Sementara itu, risiko geopolitik global semakin meningkat seiring dengan konflik Israel dan Hamas, yang berpotensi mengganggu perekonomian dunia secara signifikan apabila terjadi eskalasi di Timur Tengah. Di Eropa, kinerja ekonomi diprediksi masih mengalami stagflasi. Di China, pemulihan ekonomi masih belum sesuai ekspektasi dan kinerja ekonomi yang masih di level pandemi meningkatkan kekhawatiran bagi pemulihan perekonomian global.

Dikatakan Mahendra, kenaikan yield surat utang di AS meningkatkan tekanan outflow dari pasar emerging markets termasuk Indonesia, mendorong pelemahan terutama di pasar nilai tukar dan pasar obligasi secara cukup signifikan. “Volatilitas di pasar keuangan, baik di pasar saham, obligasi, dan nilai tukar juga dalam tren meningkat,” ujarnya.

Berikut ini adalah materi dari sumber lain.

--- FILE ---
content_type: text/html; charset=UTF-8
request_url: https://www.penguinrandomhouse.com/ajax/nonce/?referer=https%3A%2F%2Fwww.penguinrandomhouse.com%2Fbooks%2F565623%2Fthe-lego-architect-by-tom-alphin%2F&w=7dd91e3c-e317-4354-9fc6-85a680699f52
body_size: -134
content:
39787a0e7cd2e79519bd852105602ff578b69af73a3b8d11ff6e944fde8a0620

Di perekonomian domestik, tingkat inflasi tercatat sebesar 2,28 persen yoy, sejalan dengan ekspektasi pasar sebesar 2,2 persen. Namun, perlu dicermati tren kenaikan inflasi bahan makanan terutama komoditas beras dan gula di tengah potensi penurunan produksi global akibat El Nino.

Secara umum, daya beli masih tertekan tercermin dari inflasi inti yang kembali turun, serta penurunan indeks kepercayaan konsumen serta kinerja penjualan ritel yang rendah. “Namun, kinerja sektor korporasi relatif masih baik terlihat dari PMI Manufaktur yang terus berada di zona ekspansi dan neraca perdagangan yang masih mencatatkan surplus,” katanya.

Dari sisi perbankan, Kepala Eksekutif Pengawas Perbankan OJK Dian Ediana Rae menegaskan, di tengah tingkat suku bunga AS yang tinggi dan keyakinan akan berlangsung lebih lama dari perkiraan semula (higher for longer), industri perbankan Indonesia tetap solid dan resilien dengan ditopang tingkat permodalan (Capital Adequacy Ratio/CAR) yang tinggi sebesar 27,41 persen atau jauh di atas rata-rata CAR negara lain yang berada di bawah 20 persen.

“Hal ini menunjukkan bahwa kebijakan prudential kita yang konservatif sangat membantu didalam menangani situasi global yang masih ditandai dengan Volatility, Uncertainty, Complexity, Ambiguity (VUCA),” ujarnya di kesempatan yang sama.

Kinerja intermediasi perbankan tetap terjaga dengan pertumbuhan kredit per September 2023 tercatat 8,96 persen yoy dibanding pada Agustus 2023 sebesar 9,06 persen yoy menjadi Rp6.837,30 triliun, dengan pertumbuhan tertinggi pada kredit investasi sebesar 11,19 persen yoy.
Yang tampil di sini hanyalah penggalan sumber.